Source : Africatime.com

 

Galères hospitalières

La ville de Nouakchott compte trois centres hospitaliers nationaux : le CHN qui date de la fin des années soixante, l’hôpital Cheikh Zayed et l’hôpital de l’Amitié. Ces trois structures devraient, normalement, décongestionner les hôpitaux régionaux qui leur renvoient les malades dont la situation requiert évacuation, une autre histoire, très compliquée, où patients et familles se retrouvent, ordinairement, les dindons d’une farce organisée au vu et au su de tous. Le carburant de l’ambulance, ainsi que les frais de l’infirmier et du chauffeur, sont pris en charge, tout le monde le sait, par les tuteurs du malade. Et ces frais varient, bien sûr, d’un hôpital régional à l’autre. A titre d’exemple, les parents d’un malade évacué de Néma, d’Aïoun ou de Kiffa doivent déposer, au départ, sur le capot de l’ambulance, respectivement cent mille, quatre-vingt mille et soixante mille de frais de carburant, sinon le chauffeur ne prendra même pas la peine de « tourner sa clé dans la voiture ». Cette histoire d’indigence est tellement galvaudée que c’est à peine si tu en entends quelqu’un parler.

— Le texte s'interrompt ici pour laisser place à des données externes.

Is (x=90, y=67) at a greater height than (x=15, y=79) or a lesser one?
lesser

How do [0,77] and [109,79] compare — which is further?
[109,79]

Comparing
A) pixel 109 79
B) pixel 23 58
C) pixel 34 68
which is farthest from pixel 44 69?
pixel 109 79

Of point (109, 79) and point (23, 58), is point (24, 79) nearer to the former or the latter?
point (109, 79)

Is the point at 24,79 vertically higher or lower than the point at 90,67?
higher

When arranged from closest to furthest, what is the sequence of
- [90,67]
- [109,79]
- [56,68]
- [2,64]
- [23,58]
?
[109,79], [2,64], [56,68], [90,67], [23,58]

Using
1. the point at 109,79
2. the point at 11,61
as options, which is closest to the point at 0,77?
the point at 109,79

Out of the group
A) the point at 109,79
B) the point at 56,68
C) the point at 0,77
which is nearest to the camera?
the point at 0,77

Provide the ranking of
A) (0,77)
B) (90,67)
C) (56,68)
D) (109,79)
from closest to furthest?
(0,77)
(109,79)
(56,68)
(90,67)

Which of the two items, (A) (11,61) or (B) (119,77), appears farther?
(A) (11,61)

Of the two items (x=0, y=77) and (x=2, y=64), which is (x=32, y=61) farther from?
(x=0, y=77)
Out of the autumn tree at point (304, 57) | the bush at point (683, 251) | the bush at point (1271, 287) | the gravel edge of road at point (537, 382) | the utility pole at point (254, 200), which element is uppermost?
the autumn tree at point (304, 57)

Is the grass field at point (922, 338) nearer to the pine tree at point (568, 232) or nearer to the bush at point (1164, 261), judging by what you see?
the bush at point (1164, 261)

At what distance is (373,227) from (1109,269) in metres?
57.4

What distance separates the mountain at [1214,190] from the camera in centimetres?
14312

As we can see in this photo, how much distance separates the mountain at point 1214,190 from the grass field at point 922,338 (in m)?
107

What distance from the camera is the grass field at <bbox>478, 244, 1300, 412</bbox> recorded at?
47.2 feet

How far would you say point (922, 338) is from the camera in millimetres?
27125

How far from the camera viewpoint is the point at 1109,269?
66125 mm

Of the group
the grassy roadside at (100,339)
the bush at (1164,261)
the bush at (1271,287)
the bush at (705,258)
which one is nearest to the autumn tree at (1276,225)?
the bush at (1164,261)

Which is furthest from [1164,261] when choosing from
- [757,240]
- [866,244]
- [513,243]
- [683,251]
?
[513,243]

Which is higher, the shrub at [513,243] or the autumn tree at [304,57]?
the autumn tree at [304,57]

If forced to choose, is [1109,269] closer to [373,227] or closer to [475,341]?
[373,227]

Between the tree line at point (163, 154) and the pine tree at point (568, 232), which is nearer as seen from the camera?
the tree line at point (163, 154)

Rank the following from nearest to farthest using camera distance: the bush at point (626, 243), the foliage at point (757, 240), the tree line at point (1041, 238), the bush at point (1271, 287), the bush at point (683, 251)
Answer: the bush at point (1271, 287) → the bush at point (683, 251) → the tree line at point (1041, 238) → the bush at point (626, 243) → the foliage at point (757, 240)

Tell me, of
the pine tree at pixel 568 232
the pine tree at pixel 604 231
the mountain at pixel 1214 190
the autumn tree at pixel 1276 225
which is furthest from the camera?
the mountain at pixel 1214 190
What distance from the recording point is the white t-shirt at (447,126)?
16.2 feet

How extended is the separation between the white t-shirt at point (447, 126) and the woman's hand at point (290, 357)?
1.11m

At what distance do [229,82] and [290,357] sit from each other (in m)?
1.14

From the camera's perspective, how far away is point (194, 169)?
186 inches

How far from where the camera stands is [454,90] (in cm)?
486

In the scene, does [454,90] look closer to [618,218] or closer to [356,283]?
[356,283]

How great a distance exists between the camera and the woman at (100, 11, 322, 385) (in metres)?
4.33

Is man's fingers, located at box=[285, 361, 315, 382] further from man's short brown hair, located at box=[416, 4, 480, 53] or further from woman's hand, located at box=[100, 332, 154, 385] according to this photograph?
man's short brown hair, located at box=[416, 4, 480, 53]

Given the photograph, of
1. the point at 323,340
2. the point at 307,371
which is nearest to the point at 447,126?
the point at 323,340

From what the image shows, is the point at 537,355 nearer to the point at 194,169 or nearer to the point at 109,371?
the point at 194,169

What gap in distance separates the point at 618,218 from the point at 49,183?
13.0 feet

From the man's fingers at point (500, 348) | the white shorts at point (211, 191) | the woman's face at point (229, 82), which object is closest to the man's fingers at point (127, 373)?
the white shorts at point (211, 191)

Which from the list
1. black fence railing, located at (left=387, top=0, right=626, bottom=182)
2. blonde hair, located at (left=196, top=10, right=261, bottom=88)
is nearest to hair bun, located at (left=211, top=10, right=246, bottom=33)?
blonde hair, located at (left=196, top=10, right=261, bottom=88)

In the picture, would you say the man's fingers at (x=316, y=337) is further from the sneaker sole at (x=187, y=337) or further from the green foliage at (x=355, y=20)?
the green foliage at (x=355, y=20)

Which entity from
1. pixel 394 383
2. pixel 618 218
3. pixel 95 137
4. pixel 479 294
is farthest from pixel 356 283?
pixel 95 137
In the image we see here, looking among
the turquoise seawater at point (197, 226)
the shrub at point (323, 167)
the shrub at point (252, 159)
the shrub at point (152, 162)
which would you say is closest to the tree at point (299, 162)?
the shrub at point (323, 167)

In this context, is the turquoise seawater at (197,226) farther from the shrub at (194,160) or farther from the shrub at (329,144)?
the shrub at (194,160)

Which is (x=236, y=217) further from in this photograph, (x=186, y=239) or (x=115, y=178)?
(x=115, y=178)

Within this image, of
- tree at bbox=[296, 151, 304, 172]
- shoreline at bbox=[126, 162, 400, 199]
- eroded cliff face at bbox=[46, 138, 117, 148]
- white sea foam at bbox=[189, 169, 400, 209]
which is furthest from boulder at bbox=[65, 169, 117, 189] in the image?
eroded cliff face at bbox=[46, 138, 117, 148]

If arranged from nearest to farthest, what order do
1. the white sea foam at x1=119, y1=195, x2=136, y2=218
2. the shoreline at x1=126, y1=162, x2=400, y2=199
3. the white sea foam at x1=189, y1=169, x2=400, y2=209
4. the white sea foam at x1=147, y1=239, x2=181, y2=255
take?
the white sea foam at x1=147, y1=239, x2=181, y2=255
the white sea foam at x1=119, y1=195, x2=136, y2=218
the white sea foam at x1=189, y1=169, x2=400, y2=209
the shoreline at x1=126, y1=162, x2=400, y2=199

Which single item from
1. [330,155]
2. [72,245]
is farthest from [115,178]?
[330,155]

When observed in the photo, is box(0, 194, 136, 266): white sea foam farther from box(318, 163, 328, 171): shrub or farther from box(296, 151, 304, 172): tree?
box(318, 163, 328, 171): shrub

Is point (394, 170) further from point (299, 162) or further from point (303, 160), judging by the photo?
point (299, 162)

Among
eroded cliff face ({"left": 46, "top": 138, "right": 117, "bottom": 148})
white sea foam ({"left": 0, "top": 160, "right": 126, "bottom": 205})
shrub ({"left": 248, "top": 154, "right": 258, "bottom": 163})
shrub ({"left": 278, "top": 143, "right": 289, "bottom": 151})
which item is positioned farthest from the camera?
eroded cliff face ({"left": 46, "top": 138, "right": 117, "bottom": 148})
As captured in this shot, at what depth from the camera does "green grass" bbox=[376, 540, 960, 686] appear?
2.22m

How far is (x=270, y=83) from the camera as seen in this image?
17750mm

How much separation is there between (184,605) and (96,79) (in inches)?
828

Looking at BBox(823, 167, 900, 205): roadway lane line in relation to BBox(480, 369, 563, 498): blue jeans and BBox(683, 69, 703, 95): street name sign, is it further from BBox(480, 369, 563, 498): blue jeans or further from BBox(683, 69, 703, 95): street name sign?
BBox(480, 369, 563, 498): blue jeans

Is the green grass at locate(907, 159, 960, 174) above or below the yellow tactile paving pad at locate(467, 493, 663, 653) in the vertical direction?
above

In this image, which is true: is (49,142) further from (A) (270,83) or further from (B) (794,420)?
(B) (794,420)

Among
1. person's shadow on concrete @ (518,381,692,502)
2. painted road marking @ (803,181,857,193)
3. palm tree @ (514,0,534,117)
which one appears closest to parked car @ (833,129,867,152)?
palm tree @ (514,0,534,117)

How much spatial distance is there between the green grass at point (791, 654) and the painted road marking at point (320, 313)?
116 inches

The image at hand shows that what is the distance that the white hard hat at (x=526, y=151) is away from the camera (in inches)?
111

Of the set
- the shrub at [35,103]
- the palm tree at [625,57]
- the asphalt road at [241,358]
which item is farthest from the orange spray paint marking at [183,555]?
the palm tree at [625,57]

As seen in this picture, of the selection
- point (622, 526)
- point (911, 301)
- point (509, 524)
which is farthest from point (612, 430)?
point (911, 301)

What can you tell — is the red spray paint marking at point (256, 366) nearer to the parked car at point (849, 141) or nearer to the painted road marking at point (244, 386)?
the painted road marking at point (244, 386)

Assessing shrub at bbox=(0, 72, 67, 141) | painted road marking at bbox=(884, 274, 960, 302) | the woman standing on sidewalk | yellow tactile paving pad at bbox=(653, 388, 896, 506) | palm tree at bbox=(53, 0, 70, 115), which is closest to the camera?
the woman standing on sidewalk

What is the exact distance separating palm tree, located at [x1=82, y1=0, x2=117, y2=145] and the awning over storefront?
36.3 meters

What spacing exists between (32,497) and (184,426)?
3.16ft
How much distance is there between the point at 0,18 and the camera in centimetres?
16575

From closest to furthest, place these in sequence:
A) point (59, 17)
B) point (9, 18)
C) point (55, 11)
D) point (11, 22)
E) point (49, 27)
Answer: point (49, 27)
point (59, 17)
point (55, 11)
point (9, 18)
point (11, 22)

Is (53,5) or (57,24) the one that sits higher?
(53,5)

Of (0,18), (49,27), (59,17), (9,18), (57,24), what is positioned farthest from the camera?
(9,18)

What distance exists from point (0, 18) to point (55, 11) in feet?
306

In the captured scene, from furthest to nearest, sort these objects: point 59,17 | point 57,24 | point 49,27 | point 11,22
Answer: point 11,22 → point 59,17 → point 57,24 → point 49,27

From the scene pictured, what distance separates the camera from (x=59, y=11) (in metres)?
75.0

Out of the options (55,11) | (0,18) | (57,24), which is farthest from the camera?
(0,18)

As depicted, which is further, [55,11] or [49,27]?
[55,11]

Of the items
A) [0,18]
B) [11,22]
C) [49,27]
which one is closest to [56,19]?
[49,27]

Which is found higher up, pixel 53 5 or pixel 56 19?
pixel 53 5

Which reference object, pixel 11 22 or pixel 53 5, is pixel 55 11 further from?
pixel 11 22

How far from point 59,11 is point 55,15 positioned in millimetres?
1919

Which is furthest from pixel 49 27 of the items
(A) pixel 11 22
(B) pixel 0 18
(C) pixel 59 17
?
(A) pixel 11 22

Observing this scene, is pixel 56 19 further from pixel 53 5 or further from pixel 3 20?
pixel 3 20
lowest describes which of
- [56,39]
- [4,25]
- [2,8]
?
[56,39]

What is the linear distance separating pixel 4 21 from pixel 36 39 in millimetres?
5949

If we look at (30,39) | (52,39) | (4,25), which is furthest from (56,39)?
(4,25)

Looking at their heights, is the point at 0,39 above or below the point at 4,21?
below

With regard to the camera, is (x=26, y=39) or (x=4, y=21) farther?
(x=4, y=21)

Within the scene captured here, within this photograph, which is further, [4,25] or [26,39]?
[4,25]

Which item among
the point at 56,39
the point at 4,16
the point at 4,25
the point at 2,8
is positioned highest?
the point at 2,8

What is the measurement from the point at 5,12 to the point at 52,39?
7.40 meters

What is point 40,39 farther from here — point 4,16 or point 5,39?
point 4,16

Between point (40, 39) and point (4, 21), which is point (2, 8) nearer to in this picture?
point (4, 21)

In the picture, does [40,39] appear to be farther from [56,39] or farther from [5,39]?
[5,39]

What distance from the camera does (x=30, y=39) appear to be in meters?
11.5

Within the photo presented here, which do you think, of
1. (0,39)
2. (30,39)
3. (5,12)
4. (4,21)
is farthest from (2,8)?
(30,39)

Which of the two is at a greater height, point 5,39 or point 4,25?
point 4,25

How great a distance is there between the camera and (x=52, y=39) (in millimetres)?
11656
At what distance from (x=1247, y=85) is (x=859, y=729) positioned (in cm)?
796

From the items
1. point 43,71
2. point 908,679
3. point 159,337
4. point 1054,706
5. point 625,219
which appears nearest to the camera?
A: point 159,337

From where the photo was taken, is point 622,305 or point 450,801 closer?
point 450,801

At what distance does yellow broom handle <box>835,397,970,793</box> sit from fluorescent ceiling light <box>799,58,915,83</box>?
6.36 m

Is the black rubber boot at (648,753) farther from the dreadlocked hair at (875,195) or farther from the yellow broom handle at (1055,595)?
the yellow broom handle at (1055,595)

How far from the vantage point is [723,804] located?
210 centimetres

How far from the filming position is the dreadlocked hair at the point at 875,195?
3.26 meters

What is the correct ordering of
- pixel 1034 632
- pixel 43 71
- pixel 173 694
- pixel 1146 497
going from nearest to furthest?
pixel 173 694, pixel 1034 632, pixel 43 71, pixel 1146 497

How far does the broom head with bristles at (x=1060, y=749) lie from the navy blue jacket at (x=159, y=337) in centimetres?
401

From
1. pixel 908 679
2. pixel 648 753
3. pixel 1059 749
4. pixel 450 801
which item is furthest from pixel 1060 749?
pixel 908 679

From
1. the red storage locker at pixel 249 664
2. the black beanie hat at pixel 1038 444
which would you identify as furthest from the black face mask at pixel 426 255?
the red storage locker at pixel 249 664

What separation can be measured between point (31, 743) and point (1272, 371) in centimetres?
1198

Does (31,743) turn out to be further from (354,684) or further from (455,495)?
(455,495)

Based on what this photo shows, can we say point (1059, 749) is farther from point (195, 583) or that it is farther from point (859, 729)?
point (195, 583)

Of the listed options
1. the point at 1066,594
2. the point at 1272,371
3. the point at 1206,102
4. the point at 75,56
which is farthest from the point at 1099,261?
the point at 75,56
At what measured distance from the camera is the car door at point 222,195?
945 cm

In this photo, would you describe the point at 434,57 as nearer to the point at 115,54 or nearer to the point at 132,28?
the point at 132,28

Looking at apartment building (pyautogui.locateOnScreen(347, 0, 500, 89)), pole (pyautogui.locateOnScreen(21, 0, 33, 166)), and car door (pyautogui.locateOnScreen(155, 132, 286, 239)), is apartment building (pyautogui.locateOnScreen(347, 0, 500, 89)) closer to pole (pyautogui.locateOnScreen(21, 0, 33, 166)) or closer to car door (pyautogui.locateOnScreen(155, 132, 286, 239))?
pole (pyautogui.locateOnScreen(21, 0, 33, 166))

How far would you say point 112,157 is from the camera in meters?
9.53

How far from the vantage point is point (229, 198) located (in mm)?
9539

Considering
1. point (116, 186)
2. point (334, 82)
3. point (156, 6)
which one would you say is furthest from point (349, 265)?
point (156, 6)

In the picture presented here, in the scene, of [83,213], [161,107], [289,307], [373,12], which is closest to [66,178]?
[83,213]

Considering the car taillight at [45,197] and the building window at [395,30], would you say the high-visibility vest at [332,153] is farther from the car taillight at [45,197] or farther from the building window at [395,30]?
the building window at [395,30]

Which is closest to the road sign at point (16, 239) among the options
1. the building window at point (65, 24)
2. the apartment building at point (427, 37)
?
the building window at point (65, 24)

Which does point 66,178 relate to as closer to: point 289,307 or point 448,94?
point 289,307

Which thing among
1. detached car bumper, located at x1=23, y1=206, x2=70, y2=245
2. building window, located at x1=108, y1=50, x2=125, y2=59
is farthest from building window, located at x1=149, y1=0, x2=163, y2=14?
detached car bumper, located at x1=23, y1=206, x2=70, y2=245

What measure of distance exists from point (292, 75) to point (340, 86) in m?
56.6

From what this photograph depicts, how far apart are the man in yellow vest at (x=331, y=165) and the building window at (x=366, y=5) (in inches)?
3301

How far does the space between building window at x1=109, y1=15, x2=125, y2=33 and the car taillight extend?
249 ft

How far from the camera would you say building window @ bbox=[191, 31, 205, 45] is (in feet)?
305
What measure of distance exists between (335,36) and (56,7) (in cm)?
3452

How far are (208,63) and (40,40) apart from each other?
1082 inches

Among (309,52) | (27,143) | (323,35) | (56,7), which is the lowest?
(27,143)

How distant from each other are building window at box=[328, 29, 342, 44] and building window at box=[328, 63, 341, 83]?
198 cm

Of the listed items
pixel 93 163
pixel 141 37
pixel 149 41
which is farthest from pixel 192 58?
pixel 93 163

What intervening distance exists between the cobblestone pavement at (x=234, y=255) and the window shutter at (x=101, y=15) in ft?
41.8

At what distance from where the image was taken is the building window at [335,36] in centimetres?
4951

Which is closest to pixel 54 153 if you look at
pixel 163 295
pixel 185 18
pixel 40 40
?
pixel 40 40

Souvent tristes, les anecdotes, autour de ces prises en charge des ambulances par les citoyens, abondent. Sans que les autorités nationales ne s’inquiètent de ce que font les Directions Régionales des Affaires Sociales et Sanitaires (les fameuses DRASS) des fonds régionaux qui leur sont, chaque année, affectés ; des recettes que génèrent les médicaments de leurs pharmacies internes ; et des prestations que leur staff médical fait payer, souvent très cher, aux malades et à leurs pauvres familles désemparées. Ainsi, pour une opération de neurochirurgie HP (hors programme), par exemple, l’administration de l’hôpital militaire réclame deux cent cinquante-sept mille ouguiyas, assorties des coûts des médicaments que requiert la convalescence du malade.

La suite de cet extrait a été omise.